#### Problem requirements:
From the line containing "From the camera, how" through the end of the lines, switch "blue jeans" to "denim trousers" and reproduce those lines with everything else unchanged.

Spatial relationship records:
-------------------------
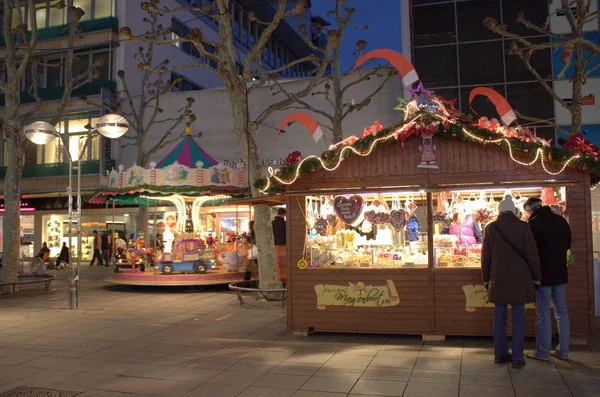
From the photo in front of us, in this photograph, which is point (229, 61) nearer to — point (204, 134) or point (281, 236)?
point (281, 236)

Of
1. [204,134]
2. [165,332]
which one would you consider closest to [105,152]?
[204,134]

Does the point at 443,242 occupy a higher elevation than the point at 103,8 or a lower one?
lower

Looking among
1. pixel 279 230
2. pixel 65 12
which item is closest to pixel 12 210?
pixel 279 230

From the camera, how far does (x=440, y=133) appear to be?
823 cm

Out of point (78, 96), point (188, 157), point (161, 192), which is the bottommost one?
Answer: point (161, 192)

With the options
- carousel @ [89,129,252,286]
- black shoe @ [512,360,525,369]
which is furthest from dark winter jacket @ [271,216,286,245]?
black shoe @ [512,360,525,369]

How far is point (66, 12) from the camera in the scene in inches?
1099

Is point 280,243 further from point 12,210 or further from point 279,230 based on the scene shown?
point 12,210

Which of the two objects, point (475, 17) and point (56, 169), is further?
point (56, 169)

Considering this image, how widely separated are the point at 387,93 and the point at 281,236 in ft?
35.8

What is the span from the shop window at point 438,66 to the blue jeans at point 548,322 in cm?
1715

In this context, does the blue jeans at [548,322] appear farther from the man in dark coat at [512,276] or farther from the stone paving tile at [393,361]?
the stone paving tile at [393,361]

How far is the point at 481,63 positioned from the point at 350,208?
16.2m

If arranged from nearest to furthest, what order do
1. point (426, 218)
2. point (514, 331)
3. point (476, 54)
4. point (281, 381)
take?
-------------------------
#### Task response:
From the camera, how far does (x=440, y=133) appear to be?
823 cm

Out of point (78, 96), point (188, 157), point (161, 192), which is the bottommost one?
Answer: point (161, 192)

With the options
- carousel @ [89,129,252,286]
- black shoe @ [512,360,525,369]
which is furthest from dark winter jacket @ [271,216,286,245]?
black shoe @ [512,360,525,369]

How far is point (66, 12) from the camera in the scene in inches?
1099

Is point 280,243 further from point 12,210 or further from point 279,230 based on the scene shown?
point 12,210

Which of the two objects, point (475, 17) and point (56, 169), is further?
point (56, 169)

Considering this image, how widely separated are the point at 387,93 and the point at 281,236 in ft?
35.8

What is the span from the shop window at point 438,66 to the denim trousers at point 548,322 in cm?
1715

In this context, does the denim trousers at [548,322] appear farther from the man in dark coat at [512,276] or farther from the stone paving tile at [393,361]?
the stone paving tile at [393,361]

How far is the point at 481,63 positioned from the point at 350,208?
16.2m

If arranged from nearest to furthest, what order do
1. point (426, 218)
2. point (514, 331)
3. point (476, 54)
4. point (281, 381)
take?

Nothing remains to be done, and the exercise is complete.